Bookkeeping can be a confusing task because there are so many ways to do it. It’s not easy for someone who is untrained to understand how to log transactions.
Most people have heard of double-entry bookkeeping, but what about journal entry? What’s the difference between these two? Is there even a difference at all?
A journal entry, in the field of accounting, is the idea of logging a transaction as a journal item.
A journal entry can be several recordings, and each recording is either a debit or a credit.
For the entry to balance, the total of the debits and credits must be equal.
Journal entries, alone, are not a bookkeeping system, but they are a part of the task of “doing the books”.

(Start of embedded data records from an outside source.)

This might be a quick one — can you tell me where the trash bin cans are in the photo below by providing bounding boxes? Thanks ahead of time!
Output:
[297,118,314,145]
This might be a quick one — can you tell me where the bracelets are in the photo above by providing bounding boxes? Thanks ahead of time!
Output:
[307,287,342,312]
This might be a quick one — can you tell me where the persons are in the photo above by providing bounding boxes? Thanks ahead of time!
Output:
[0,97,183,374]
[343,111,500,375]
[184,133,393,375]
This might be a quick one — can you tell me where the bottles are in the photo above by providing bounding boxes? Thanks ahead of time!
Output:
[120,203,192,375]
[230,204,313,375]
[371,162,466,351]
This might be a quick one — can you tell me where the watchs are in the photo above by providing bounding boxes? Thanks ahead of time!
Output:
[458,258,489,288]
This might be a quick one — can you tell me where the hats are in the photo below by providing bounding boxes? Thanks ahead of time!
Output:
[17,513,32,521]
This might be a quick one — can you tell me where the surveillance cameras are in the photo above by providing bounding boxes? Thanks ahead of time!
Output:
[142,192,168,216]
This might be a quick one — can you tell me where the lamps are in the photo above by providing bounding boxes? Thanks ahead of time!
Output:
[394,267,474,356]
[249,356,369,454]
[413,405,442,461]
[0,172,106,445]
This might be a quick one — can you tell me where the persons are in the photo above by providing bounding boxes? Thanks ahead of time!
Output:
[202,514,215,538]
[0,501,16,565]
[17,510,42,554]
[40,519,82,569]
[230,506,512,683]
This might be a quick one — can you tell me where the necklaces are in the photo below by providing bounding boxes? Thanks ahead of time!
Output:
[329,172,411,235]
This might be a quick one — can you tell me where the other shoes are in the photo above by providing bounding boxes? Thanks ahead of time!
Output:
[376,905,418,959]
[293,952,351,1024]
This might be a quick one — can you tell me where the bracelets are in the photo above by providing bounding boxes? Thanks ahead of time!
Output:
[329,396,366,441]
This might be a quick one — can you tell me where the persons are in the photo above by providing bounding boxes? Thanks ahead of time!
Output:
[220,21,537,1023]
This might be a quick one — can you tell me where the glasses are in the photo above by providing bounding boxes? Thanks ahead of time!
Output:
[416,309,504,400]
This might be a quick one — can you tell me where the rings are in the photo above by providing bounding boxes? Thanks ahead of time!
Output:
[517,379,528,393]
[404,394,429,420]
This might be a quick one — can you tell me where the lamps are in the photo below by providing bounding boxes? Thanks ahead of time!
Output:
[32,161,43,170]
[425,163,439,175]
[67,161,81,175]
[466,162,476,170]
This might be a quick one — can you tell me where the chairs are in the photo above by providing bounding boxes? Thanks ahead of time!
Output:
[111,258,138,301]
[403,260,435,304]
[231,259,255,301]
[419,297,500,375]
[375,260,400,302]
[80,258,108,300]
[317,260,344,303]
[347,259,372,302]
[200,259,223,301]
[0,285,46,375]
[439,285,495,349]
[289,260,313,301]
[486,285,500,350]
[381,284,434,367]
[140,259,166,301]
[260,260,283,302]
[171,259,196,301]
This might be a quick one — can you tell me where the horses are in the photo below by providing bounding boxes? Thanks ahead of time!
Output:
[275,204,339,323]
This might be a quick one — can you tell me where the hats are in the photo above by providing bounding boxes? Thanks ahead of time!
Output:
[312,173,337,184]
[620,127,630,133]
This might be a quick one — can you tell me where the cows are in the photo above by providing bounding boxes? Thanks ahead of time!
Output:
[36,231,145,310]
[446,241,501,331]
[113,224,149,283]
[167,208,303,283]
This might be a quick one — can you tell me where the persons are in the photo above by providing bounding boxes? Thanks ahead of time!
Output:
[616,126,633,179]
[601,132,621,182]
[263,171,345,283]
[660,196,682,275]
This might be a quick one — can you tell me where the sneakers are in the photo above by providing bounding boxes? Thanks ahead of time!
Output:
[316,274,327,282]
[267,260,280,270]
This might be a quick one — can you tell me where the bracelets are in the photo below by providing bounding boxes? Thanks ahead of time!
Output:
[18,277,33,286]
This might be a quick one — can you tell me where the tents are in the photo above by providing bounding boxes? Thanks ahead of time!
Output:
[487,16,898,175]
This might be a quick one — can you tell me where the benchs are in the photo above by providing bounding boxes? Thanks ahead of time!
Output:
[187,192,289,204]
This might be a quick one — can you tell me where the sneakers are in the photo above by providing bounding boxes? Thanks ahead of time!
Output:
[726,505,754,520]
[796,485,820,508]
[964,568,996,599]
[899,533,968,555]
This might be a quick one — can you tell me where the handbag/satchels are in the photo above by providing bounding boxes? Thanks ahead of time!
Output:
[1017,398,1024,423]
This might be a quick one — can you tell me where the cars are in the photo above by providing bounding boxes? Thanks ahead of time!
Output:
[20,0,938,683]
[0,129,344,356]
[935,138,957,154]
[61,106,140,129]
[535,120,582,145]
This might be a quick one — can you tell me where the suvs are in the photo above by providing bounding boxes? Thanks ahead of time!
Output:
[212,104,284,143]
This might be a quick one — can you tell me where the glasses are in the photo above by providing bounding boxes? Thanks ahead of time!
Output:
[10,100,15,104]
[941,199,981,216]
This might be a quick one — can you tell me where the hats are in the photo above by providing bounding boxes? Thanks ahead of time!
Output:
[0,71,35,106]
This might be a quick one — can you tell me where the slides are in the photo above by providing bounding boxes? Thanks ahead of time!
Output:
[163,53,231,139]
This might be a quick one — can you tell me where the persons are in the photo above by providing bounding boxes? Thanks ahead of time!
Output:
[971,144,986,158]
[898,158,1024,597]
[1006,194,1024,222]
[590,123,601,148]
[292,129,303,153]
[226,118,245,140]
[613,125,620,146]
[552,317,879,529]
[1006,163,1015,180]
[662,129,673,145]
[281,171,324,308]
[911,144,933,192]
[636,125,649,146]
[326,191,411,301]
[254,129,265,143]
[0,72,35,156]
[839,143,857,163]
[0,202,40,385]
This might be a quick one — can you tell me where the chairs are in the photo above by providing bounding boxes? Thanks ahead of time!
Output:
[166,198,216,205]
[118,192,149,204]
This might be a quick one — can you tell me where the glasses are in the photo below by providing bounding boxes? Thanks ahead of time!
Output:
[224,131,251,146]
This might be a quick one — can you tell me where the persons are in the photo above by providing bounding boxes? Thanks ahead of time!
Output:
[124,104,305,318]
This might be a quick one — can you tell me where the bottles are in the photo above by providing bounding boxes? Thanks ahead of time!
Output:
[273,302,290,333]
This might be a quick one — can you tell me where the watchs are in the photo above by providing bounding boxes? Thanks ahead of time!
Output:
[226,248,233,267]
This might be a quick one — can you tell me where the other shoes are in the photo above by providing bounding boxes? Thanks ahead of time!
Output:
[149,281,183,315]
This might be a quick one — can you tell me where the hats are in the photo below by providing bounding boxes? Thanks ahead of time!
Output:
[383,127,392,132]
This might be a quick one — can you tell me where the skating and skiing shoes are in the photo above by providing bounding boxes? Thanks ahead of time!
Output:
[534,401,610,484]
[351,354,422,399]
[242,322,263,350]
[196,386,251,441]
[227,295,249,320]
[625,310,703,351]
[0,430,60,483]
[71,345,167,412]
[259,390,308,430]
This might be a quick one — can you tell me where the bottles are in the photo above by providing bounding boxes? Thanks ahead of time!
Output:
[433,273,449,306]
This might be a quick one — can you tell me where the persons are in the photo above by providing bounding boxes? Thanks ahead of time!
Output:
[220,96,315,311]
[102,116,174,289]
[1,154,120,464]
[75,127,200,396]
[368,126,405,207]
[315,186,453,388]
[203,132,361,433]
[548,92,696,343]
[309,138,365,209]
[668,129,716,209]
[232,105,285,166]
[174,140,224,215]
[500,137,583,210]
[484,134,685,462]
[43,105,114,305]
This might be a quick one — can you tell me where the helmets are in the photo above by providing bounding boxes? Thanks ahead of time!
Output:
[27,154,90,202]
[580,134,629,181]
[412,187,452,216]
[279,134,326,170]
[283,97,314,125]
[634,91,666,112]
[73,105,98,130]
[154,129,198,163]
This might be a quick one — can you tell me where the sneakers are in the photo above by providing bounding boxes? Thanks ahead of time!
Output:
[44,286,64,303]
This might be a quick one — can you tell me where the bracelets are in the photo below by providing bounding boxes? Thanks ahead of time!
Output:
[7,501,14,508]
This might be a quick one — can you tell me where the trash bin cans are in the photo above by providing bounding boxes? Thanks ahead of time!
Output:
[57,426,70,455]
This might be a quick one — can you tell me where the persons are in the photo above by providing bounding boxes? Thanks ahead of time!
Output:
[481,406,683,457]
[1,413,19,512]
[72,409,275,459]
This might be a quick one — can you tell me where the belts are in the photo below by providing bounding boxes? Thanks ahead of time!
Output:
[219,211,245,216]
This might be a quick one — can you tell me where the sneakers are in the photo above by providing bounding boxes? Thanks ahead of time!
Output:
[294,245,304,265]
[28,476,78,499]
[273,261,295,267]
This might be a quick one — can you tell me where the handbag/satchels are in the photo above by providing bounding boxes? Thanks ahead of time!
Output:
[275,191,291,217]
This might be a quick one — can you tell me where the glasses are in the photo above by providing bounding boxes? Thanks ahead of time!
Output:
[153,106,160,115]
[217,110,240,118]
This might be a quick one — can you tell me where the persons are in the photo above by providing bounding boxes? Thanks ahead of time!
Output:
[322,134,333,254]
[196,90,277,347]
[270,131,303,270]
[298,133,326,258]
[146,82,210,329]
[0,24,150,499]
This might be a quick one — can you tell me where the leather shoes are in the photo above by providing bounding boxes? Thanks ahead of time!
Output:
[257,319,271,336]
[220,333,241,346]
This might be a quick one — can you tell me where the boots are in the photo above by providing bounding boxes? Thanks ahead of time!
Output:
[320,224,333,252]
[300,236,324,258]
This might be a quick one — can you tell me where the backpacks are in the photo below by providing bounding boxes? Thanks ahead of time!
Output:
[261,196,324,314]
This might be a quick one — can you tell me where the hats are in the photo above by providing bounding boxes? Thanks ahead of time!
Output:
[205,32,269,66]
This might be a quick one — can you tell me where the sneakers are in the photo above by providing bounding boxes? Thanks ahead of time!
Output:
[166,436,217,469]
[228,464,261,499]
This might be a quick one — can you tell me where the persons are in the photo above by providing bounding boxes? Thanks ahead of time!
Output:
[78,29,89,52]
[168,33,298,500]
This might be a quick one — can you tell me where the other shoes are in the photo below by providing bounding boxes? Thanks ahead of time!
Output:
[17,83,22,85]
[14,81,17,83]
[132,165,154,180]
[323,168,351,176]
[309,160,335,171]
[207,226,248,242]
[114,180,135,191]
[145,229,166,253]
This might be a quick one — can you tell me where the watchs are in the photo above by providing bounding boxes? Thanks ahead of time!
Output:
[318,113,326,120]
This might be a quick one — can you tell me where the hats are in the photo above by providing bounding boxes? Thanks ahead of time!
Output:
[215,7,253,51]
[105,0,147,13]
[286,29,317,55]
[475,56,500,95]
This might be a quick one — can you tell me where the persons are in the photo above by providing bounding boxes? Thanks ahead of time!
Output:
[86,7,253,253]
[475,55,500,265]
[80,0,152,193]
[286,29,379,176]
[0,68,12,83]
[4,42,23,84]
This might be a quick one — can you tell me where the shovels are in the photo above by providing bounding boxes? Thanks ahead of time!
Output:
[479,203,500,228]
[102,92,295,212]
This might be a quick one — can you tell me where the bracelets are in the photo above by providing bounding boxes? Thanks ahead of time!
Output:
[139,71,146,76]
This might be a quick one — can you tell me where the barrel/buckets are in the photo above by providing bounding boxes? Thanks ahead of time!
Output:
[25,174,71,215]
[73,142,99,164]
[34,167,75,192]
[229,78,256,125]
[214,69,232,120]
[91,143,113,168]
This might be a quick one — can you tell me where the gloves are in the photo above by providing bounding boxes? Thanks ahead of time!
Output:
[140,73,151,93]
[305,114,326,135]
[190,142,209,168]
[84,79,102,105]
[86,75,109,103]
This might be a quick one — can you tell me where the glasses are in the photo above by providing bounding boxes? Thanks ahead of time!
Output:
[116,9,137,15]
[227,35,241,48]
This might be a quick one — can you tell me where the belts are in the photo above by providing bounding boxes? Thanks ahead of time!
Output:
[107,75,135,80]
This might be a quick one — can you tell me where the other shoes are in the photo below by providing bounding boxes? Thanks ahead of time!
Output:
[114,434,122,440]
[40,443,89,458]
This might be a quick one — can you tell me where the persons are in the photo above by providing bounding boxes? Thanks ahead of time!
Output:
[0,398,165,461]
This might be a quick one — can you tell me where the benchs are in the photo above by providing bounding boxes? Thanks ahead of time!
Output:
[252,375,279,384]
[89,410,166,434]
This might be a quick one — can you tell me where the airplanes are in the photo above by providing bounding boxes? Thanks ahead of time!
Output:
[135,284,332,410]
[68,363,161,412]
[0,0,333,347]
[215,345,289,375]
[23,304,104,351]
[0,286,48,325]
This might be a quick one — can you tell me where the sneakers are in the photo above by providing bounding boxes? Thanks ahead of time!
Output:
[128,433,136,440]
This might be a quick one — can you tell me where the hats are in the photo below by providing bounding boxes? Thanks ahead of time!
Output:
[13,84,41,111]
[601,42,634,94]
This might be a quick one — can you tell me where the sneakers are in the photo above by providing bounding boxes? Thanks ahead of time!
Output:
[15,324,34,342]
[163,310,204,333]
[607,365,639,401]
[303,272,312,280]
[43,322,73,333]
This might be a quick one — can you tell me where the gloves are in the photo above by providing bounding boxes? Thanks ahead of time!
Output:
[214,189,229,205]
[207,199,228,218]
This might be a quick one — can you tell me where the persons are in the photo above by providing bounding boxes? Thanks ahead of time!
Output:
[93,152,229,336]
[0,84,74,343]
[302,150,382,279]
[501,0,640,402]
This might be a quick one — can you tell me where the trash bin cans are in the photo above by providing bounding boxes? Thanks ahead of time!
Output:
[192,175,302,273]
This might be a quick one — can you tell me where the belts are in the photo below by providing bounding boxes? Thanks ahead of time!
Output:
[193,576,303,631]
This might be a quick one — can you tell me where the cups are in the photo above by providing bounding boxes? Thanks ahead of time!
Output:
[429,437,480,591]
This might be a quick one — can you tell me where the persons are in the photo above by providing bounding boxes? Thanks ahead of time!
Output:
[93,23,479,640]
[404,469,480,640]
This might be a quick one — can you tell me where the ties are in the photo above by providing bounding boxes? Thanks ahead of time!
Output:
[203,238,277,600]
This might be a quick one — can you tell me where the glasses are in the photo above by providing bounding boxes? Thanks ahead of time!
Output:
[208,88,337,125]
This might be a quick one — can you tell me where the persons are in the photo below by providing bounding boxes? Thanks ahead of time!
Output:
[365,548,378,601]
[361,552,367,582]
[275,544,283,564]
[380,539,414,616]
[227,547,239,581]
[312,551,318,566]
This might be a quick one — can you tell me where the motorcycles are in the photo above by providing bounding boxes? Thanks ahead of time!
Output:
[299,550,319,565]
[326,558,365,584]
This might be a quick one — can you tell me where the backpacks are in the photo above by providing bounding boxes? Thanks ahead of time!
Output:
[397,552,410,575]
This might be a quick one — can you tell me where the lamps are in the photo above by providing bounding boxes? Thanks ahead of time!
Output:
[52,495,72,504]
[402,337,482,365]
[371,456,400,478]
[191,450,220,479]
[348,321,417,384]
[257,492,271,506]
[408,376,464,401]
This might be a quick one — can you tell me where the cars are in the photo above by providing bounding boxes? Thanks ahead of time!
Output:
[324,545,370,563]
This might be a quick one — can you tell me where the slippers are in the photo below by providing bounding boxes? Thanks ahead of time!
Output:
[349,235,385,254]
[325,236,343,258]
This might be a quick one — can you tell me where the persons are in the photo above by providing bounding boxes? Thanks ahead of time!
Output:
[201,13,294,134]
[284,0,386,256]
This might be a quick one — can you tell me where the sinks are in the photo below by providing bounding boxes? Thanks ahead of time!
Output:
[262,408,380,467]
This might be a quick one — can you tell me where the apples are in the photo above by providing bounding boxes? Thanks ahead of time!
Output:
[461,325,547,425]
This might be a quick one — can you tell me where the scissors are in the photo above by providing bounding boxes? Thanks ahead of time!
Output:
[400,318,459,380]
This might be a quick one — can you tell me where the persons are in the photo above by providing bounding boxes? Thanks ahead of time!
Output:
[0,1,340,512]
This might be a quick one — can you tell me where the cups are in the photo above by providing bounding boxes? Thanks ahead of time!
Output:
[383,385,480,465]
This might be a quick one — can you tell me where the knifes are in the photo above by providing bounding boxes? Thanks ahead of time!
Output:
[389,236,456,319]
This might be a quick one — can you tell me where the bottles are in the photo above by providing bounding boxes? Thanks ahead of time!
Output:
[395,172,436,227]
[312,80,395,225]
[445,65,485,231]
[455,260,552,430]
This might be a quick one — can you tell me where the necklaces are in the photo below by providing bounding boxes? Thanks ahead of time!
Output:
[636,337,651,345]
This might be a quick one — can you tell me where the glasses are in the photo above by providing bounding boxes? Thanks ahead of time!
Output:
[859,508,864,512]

Double entry is a system of bookkeeping which uses two or more accounts. They may have a cash account and a loans payable account, for example.
When they borrow money, the money will go into the cash account, and will also have a corresponding entry in loans payable.
When they make a loan payment, the payment will decrease loans payable, and money will also be deducted from the cash account.
All transactions in double entry require two entries, but it can sometimes be confusing figuring out which account to record a purchase under.
Journal entries are a part of double-entry bookkeeping, for transactions that are not cash or bank purchases.
Choosing a Bookkeeping System
For a very small business, double-entry bookkeeping might be overkill.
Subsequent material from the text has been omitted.